Task description: Your task is to find every line in the records that holds the string "site" and copy it.

───── Input data ─────

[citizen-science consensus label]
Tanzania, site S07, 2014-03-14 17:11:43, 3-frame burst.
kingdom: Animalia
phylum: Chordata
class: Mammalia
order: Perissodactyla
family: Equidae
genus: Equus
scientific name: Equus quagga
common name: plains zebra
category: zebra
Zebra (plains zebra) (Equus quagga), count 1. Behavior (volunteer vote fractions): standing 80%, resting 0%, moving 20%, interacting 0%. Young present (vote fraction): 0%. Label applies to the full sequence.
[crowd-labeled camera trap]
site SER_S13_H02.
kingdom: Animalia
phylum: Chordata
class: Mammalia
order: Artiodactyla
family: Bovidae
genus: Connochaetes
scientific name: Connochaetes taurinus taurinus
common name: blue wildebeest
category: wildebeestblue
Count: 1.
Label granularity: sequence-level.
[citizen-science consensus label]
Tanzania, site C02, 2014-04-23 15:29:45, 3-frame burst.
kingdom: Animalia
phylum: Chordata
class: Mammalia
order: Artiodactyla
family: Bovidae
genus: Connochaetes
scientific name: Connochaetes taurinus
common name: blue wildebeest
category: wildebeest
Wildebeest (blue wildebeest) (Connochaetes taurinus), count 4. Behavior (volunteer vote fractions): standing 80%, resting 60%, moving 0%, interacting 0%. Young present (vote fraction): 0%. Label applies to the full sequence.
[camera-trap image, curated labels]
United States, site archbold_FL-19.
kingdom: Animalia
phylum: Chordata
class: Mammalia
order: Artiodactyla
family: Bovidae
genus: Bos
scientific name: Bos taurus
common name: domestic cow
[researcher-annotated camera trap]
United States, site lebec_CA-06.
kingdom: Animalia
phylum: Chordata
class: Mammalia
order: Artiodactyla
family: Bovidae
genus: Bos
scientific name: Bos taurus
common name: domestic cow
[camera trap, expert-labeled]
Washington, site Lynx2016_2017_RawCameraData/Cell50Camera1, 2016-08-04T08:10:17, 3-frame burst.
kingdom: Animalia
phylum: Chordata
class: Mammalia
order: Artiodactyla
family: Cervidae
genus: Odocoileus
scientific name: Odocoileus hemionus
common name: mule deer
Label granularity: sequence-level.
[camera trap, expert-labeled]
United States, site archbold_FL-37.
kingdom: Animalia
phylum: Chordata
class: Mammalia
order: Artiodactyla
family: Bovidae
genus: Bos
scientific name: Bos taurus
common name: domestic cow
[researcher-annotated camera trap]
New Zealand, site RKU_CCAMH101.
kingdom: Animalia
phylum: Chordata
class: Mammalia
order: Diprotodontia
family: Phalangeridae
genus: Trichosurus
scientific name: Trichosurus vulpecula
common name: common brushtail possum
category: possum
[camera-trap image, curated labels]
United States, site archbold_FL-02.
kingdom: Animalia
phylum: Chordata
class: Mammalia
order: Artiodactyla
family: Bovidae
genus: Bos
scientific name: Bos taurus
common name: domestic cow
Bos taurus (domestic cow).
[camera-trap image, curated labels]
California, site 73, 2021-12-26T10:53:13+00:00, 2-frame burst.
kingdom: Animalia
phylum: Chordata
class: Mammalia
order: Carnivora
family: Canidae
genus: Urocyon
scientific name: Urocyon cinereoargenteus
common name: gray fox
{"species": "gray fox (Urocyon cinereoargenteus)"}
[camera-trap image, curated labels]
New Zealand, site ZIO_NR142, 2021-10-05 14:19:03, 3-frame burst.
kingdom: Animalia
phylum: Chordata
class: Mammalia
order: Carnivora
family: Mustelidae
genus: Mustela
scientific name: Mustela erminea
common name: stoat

─────

Response to the task:
Tanzania, site S07, 2014-03-14 17:11:43, 3-frame burst.
site SER_S13_H02.
Tanzania, site C02, 2014-04-23 15:29:45, 3-frame burst.
United States, site archbold_FL-19.
United States, site lebec_CA-06.
Washington, site Lynx2016_2017_RawCameraData/Cell50Camera1, 2016-08-04T08:10:17, 3-frame burst.
United States, site archbold_FL-37.
New Zealand, site RKU_CCAMH101.
United States, site archbold_FL-02.
California, site 73, 2021-12-26T10:53:13+00:00, 2-frame burst.
New Zealand, site ZIO_NR142, 2021-10-05 14:19:03, 3-frame burst.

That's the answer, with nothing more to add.